Cyclones fall to the Hawkeyes, 165-135
AMES, Iowa – The Iowa State swimming and diving team (3-2-1, 0-1 Big 12) fell to instate rival Iowa (5-2, 2-2 Big 10) tonight, 165-135. In typical Cy-Hawk fashion, the meet was a back-and-forth, heavy weight battle with the lead changing hands six times throughout the contest.
Iowa State’s senior diver Jessica Henderson claimed a third place finish in the 1-meter diving event with a score of 293.02 to push the meet to a 75-75 tie after eight events. Later in the meet, Iowa’s Becky Stoughton (4:50.92) out touched Iowa State’s standout freshman Karyl Clarete (4:52.17) to give the Hawkeyes a 116-110 lead.
Regardless of the result, Iowa State head coach Duane Sorenson is pleased with his team’s performance in the rivalry matchup.
“I was very pleased with their effort,” Sorenson said. “I thought we went out and raced in every event, and we put on a tremendous show for the fans. I know our women were doing their best and swimming their fastest, they were just a little bit faster.”
Tonight’s big stage produced big time performances from both teams. A total of seven records were broken in tonight's meet, five of them belonging to the Cyclones.
Iowa State senior Imelda Wistey claimed three of those records for herself.

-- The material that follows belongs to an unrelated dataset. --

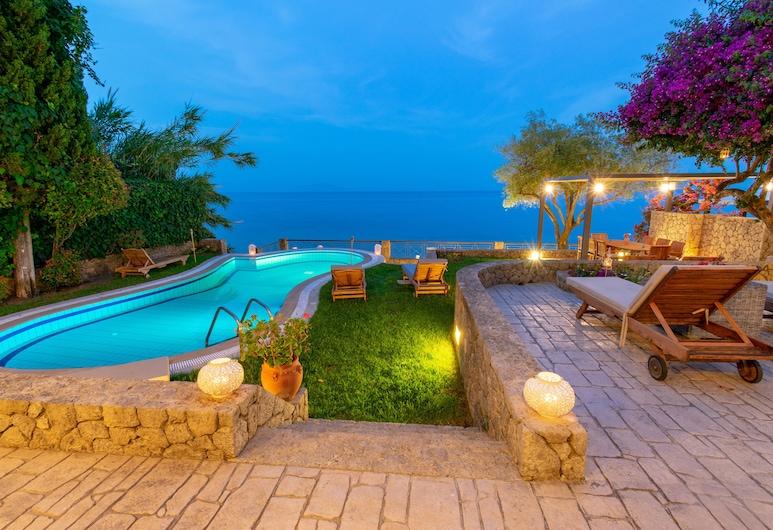 貝內爾別墅酒店, 科孚島, 住宿正面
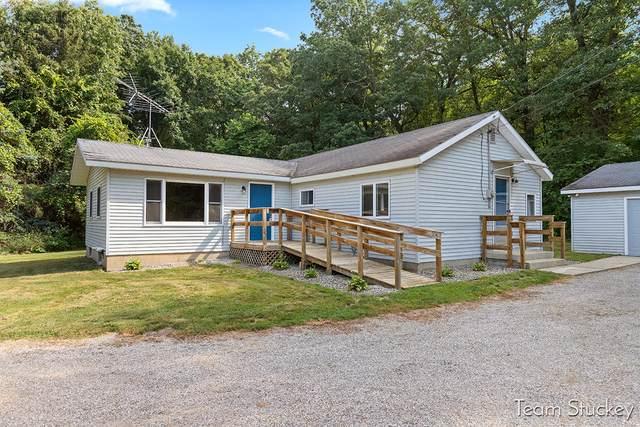 7864 Herrington Avenue NE, Belmont, MI 49306 (MLS #21098442) :: BlueWest Properties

With a time of 1:00.46 Wistey broke the pool record of 1:02.87 set six years ago and her own school record of 1:01.35 set on Mar. 1, 2013.
Wistey then went on to break the school record in the 200 breaststroke with a time of 1:13.79, breaking the previous record of 1:15.31 set by teammate Emily Wiltsie on Dec. 9, 2013. According to Wistey, she experienced a “rollercoaster of emotions” throughout the meet.
“This is my last Cy-Hawk rivalry meet. It’s bittersweet,” Wistey said. “I’m happy with what I’ve done, that I could make an impact, but at the same time I know I’ll never swim against the Hawkeyes again.”
Another pool record was set by freshman teammate Clarete who raced to a first place finish in the 200 freestyle with a time of 1:48.38, breaking the previous record of 1:49.73. Clarete’s high level of performance early in her career has caught the attention of her coach.
“The sky is the limit for her, and she is training well,” Sorenson said. “I know she’s not happy with the result and the outcome of her swim, so she is just going to get that much better. She is just a fierce competitor.”